▶ _Task_
First find the line with "sexy-whores-make-a-threesome" in the entries below, then set down exactly every line through the line with "Valentino Ristorante &", that line included.

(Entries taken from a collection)
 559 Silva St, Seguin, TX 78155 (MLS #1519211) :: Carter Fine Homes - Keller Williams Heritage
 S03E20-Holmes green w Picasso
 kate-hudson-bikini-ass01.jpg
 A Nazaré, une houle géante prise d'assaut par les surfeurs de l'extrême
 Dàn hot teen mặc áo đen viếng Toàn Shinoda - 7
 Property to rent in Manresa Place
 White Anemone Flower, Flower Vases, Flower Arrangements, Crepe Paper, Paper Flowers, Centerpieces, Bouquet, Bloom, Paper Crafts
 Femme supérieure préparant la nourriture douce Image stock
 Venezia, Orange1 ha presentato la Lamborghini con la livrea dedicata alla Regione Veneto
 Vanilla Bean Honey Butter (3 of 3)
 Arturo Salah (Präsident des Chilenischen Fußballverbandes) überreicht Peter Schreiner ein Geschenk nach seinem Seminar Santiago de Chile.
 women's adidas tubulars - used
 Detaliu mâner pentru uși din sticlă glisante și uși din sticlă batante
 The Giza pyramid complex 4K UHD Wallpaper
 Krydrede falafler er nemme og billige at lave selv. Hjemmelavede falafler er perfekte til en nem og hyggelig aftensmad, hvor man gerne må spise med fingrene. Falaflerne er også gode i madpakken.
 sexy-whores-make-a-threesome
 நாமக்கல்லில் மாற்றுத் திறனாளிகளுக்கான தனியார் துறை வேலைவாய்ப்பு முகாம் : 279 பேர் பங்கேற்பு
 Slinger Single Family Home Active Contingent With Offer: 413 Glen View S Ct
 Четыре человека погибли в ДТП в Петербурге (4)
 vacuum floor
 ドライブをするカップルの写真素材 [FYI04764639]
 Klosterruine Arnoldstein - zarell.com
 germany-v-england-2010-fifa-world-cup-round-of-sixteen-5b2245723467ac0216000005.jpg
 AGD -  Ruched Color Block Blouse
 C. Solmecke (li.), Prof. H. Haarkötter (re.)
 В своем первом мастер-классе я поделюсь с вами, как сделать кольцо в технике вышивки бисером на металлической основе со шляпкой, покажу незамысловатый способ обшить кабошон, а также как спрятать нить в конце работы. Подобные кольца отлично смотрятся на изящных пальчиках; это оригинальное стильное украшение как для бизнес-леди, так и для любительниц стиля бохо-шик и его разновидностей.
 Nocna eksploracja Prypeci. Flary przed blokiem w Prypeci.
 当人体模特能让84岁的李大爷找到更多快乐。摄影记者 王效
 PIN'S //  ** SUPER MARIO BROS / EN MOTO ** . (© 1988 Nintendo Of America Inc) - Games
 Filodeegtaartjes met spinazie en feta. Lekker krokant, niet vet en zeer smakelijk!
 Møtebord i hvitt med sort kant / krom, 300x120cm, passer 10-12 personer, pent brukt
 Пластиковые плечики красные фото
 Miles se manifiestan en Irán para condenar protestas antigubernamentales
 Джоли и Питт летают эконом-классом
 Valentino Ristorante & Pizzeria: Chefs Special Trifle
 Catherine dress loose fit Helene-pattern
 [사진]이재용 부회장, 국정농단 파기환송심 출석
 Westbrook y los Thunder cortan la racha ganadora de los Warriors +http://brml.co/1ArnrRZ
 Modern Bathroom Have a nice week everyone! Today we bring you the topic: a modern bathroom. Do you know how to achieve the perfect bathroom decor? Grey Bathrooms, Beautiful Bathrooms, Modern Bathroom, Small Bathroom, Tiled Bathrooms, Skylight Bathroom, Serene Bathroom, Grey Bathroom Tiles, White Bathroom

▶ _Exercise solution_
 sexy-whores-make-a-threesome
 நாமக்கல்லில் மாற்றுத் திறனாளிகளுக்கான தனியார் துறை வேலைவாய்ப்பு முகாம் : 279 பேர் பங்கேற்பு
 Slinger Single Family Home Active Contingent With Offer: 413 Glen View S Ct
 Четыре человека погибли в ДТП в Петербурге (4)
 vacuum floor
 ドライブをするカップルの写真素材 [FYI04764639]
 Klosterruine Arnoldstein - zarell.com
 germany-v-england-2010-fifa-world-cup-round-of-sixteen-5b2245723467ac0216000005.jpg
 AGD -  Ruched Color Block Blouse
 C. Solmecke (li.), Prof. H. Haarkötter (re.)
 В своем первом мастер-классе я поделюсь с вами, как сделать кольцо в технике вышивки бисером на металлической основе со шляпкой, покажу незамысловатый способ обшить кабошон, а также как спрятать нить в конце работы. Подобные кольца отлично смотрятся на изящных пальчиках; это оригинальное стильное украшение как для бизнес-леди, так и для любительниц стиля бохо-шик и его разновидностей.
 Nocna eksploracja Prypeci. Flary przed blokiem w Prypeci.
 当人体模特能让84岁的李大爷找到更多快乐。摄影记者 王效
 PIN'S //  ** SUPER MARIO BROS / EN MOTO ** . (© 1988 Nintendo Of America Inc) - Games
 Filodeegtaartjes met spinazie en feta. Lekker krokant, niet vet en zeer smakelijk!
 Møtebord i hvitt med sort kant / krom, 300x120cm, passer 10-12 personer, pent brukt
 Пластиковые плечики красные фото
 Miles se manifiestan en Irán para condenar protestas antigubernamentales
 Джоли и Питт летают эконом-классом
 Valentino Ristorante & Pizzeria: Chefs Special Trifle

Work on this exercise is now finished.